1991年から絵を描き始めたnoguchi氏は、ハワイで運命の出会いとなった浦上正則画伯に師事し、ヨーロッパの絵の世界を学んだ。「ダ・ヴィンチ技法」を受け継いだ浦上画伯の削り技法を継承したnoguchi氏は、油絵で絵を描いた後にアート用のナイフを使い、絵を削って作品を仕上げていく。

noguchi氏の師匠である浦上画伯は、1918年ハワイ生まれ。5歳から坂本繁二郎や児島善三郎など日本を代表する画家たちに学び、パリを中心にアート活動を行いピカソとも交流があった。そしてイタリア全土を周って、とある教会の倉庫に保管されていた多数の未完成のレオナルド・ダ・ヴィンチの絵を研究し、「ダ・ヴィンチ技法」を継承。

この技術を使って時代を超えた独自の手法を発展させた浦上画伯の作品は、フランス最高峰の国展ル・サロンやニース展で大賞を受賞した。そして、ニース展でもグランプリを受賞。当時世界最高峰と言われていたフランスの国展などで大賞を受賞した浦上画伯は、名実ともに世界ナンバーワンの画家となったのだった。

フランスで活躍後は、ブラジルへ移住。ブラジリア最高裁判所壁画を完成し、ブラジル政府より平和勲章を授受した。また法隆寺の壁画の模写も行い、日本での個展では現在の天皇が皇太子時代にお見えになるなど、世界で活躍した日本人画家である。

浦上画伯の晩年は、ハワイに拠点を移して後継の指導にあたった。子供達に絵を教えている聞いた当時20代のnoguchi氏は、浦上画伯に会いに行き、最後の弟子となったのであった。

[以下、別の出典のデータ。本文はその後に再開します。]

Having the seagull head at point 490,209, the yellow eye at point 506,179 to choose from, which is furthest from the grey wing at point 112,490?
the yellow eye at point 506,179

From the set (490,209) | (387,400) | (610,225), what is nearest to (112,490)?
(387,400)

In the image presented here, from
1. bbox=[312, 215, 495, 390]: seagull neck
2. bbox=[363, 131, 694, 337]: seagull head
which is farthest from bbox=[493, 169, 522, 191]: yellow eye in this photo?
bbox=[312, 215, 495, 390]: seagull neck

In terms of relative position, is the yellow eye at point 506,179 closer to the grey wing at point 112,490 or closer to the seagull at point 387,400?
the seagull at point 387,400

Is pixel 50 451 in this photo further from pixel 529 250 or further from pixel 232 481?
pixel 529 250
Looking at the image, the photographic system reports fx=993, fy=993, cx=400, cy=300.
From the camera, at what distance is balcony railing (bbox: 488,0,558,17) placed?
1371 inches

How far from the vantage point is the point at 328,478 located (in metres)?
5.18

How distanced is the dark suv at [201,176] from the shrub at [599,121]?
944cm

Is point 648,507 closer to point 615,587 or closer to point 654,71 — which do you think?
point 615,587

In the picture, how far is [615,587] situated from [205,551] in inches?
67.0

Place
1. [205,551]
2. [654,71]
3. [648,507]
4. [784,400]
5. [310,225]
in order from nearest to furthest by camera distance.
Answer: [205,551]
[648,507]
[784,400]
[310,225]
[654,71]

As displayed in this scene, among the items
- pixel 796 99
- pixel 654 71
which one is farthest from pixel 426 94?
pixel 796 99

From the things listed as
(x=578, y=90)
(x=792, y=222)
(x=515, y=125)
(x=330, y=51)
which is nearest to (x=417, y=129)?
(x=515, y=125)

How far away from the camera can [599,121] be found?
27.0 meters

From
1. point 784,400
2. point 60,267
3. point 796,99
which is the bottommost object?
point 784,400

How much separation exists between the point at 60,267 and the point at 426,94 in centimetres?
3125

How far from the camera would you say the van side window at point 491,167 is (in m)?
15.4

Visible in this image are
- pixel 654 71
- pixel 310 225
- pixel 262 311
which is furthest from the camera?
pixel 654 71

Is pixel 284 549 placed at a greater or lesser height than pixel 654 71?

ピカソと交流のあった浦上画伯は、noguchi氏に絵の指導をする際にもピカソとのエピソードを多く語ってくれたそうだ。ピカソは、「私の仕事は世の中にない形や色を創ることだ」と言い、見たものをそのまま写実的に描くことは多くの画家ができるが、そうではなく見たものをどのように形を変え、角度を変え、色を添えて自分らしく表現して描くことが真の画家の仕事だと浦上画伯に話したという。

「カメラがない時代は肖像画が画家の仕事でした。しかし、カメラが登場した時点でその役目は終わり、 『写真では表現できないものを描く』ことが新しい画家の役目となったと先生は教えてくれました。

先生は、子供の頃から児島画伯などが付いて絵を学んできた経験から、『絵の基本が崩せない』とよく言っていたました。僕はそういうベースがなかったのと、先生が自由に描かせてくれたので、自由に絵を描き、先生から可愛がっていただきました」とnoguchi氏は懐かしそうに語ってくれた。

20代後半から絵を学んだnoguchi氏だったが、浦上画伯が認めたnoguchi氏の作品が、2003年にハワイ美術院展で大賞を受賞。以後、有名ホテルのガイドブックやウェディング、旅行業界のアートを手掛けるなど多くの作品を提供し、日本での個展やイベントにも出店するなど精力的に活動を続けている。

noguchi氏のゴールは、恩返し。

「一通りいろいろやってきて、楽しかったし良かったので恩返ししたいですね。ハワイに暮らさせてもらえたことなど、アートを通じてハワイの良さを伝えていきたいです」

ハワイで素晴らしい先生に巡り合え、発表するアートもハワイあってのもの。「ハワイあってのnoguchiだから」と感謝を忘れない。世界を股にかけ、レオナルド・ダ・ヴィンチの技法を受け継いだ浦上画伯の削り技法をメインに、ますます広がりを見せるnoguchi氏のユニークなアートの世界を是非チェックしてください!